# [EXERCISE GOAL]
Reproduce the listing below with "timepiece" substituted for every occurrence of "clock" and everything else left unchanged. Leave the pictures out of your version.

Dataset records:

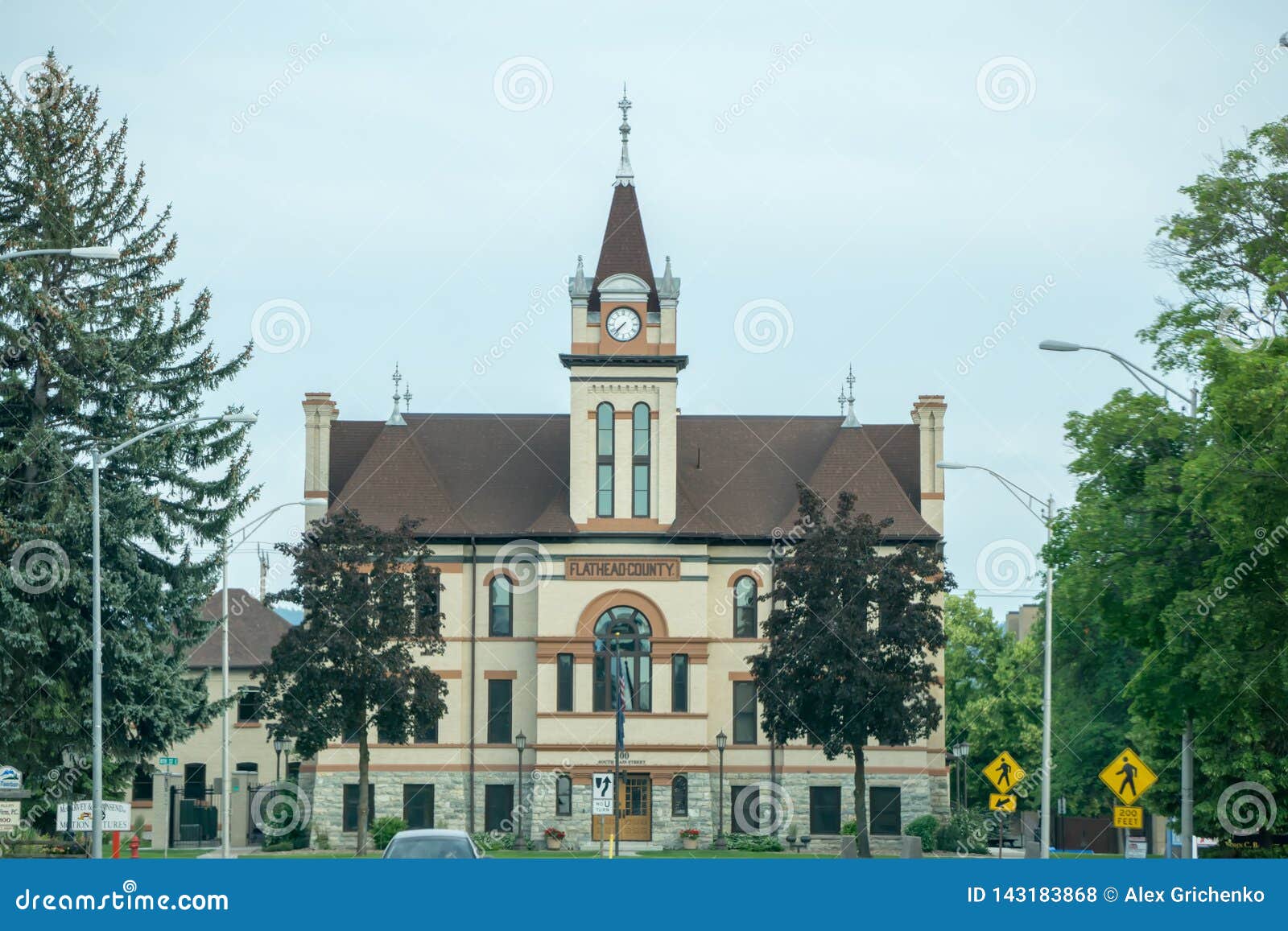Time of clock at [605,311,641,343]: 7:37
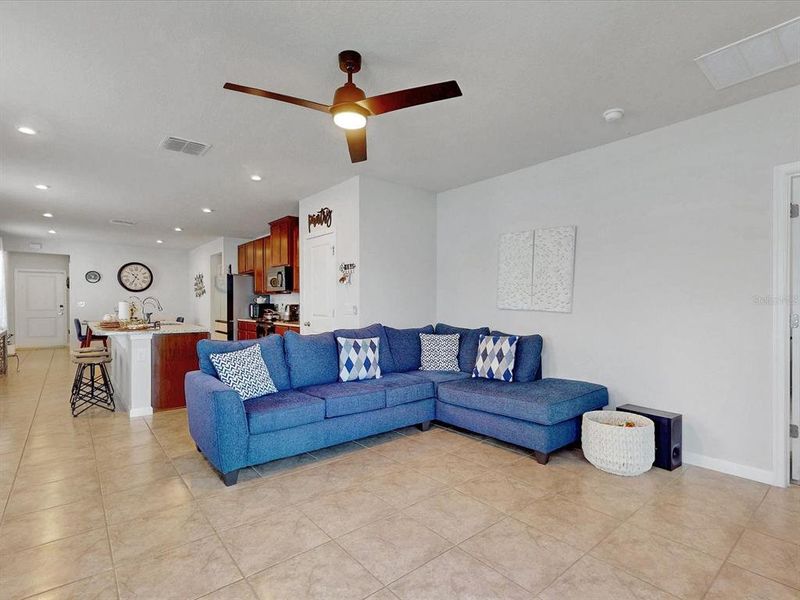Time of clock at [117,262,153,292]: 10:34
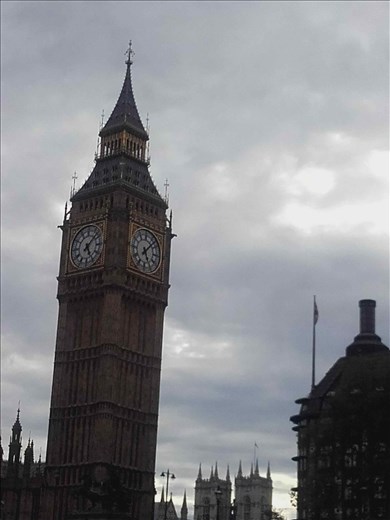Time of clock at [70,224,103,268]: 5:07
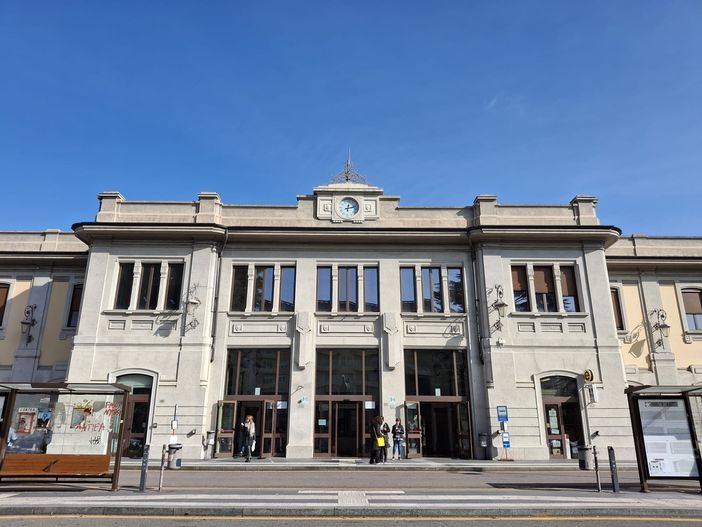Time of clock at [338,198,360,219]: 12:12
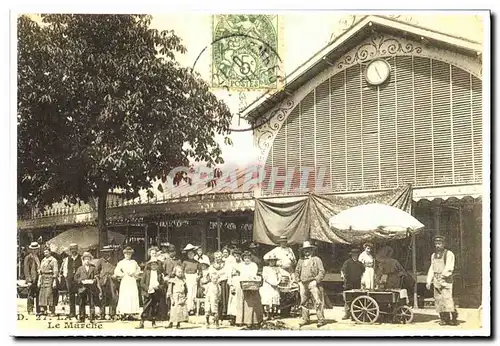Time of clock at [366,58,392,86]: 11:25
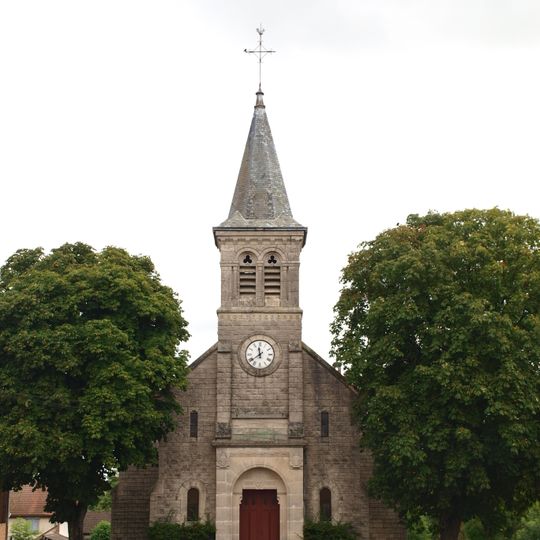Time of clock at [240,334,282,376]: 11:38
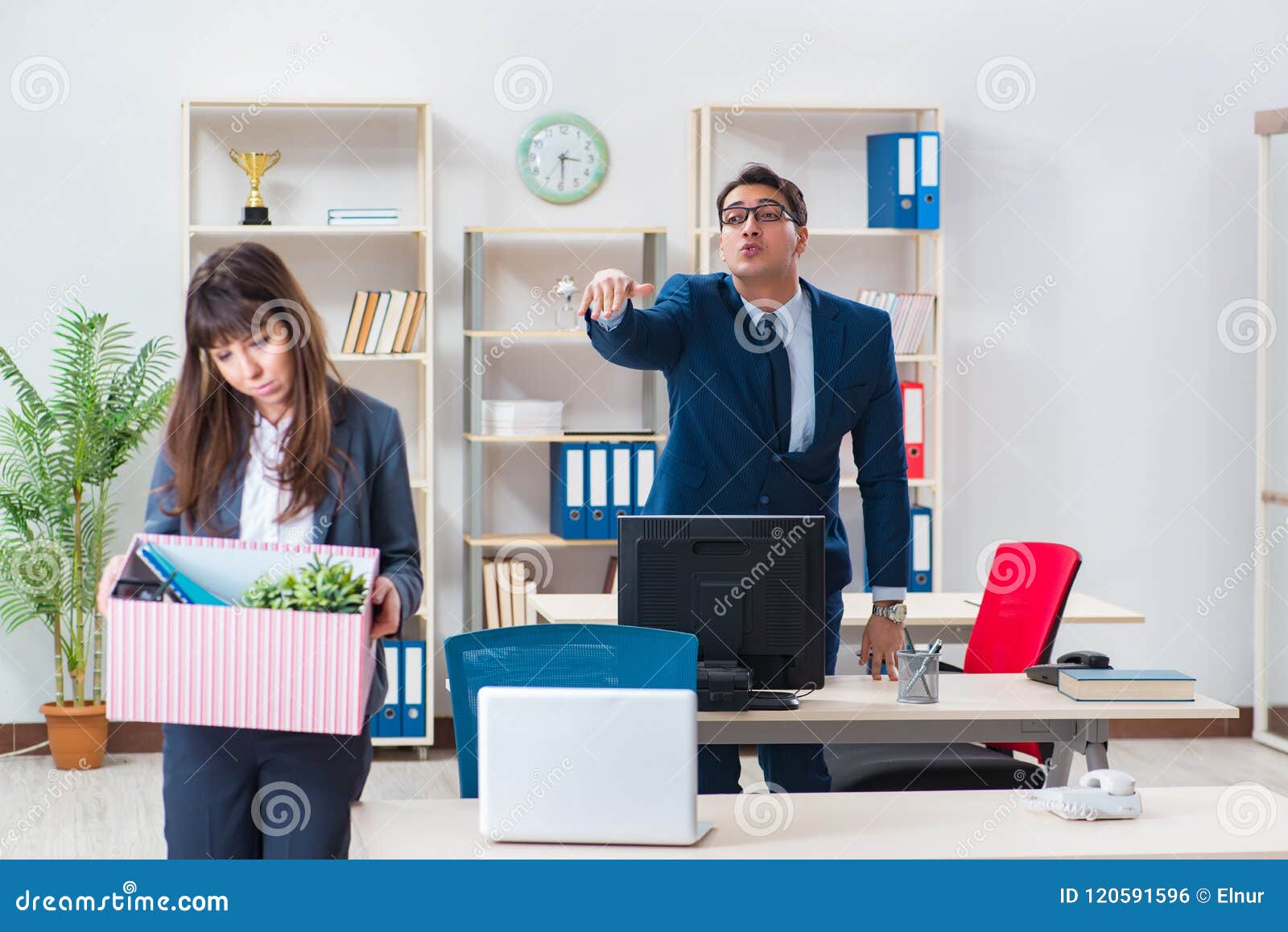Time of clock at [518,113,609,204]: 3:29
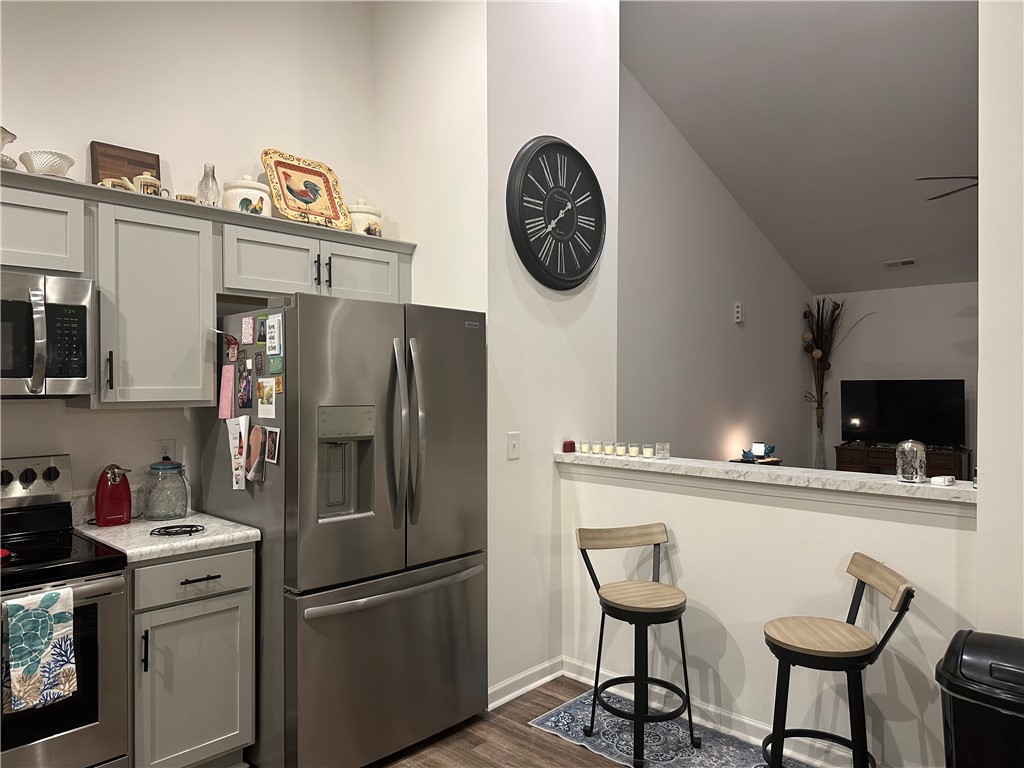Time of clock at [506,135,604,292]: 1:37
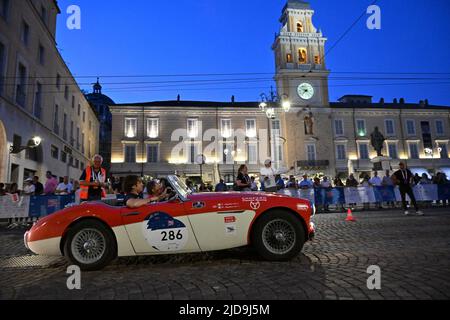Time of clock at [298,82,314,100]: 3:37
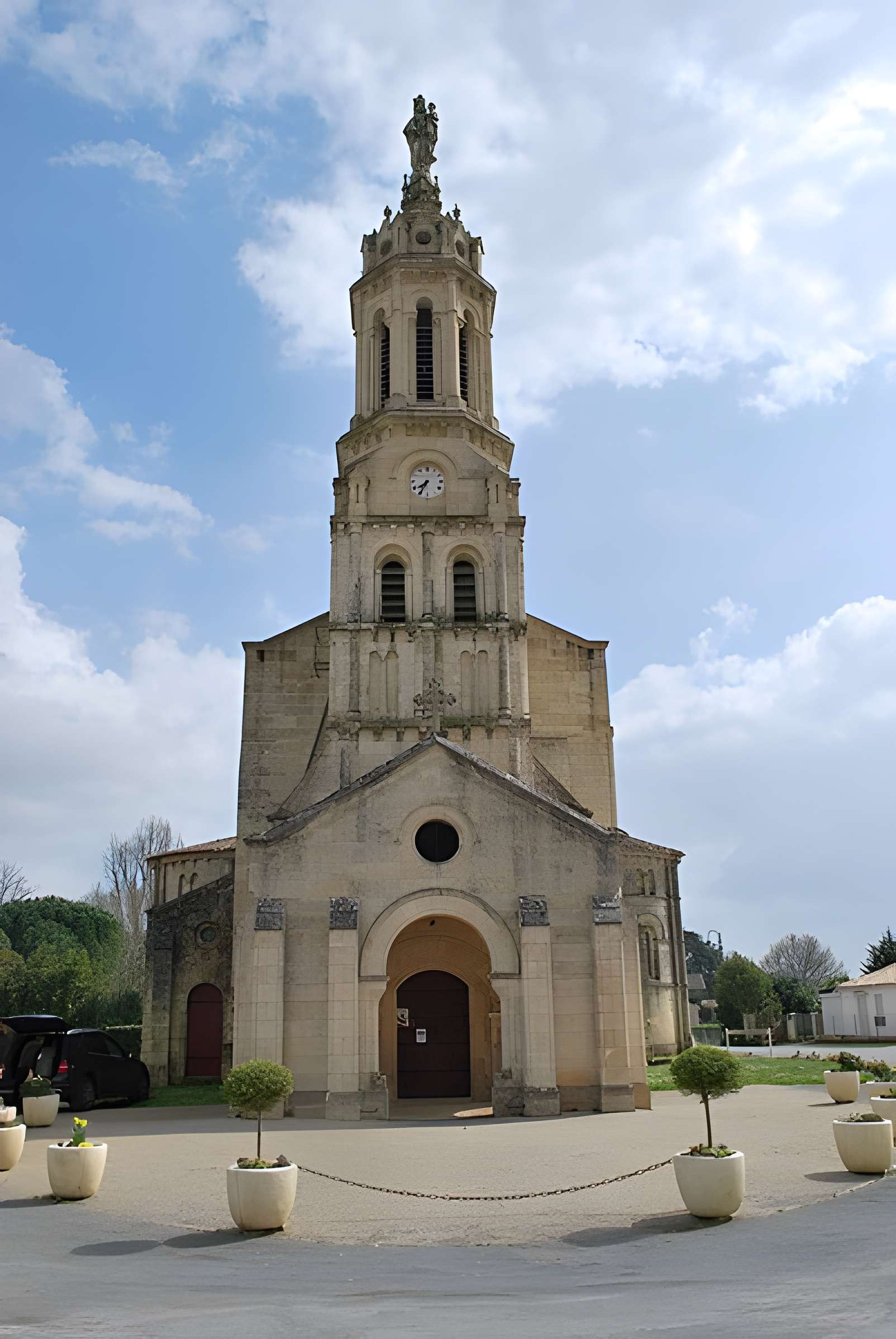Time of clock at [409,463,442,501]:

# [SOLUTION TO THE PROBLEM]
Time of timepiece at [605,311,641,343]: 7:37
Time of timepiece at [117,262,153,292]: 10:34
Time of timepiece at [70,224,103,268]: 5:07
Time of timepiece at [338,198,360,219]: 12:12
Time of timepiece at [366,58,392,86]: 11:25
Time of timepiece at [240,334,282,376]: 11:38
Time of timepiece at [518,113,609,204]: 3:29
Time of timepiece at [506,135,604,292]: 1:37
Time of timepiece at [298,82,314,100]: 3:37
Time of timepiece at [409,463,442,501]:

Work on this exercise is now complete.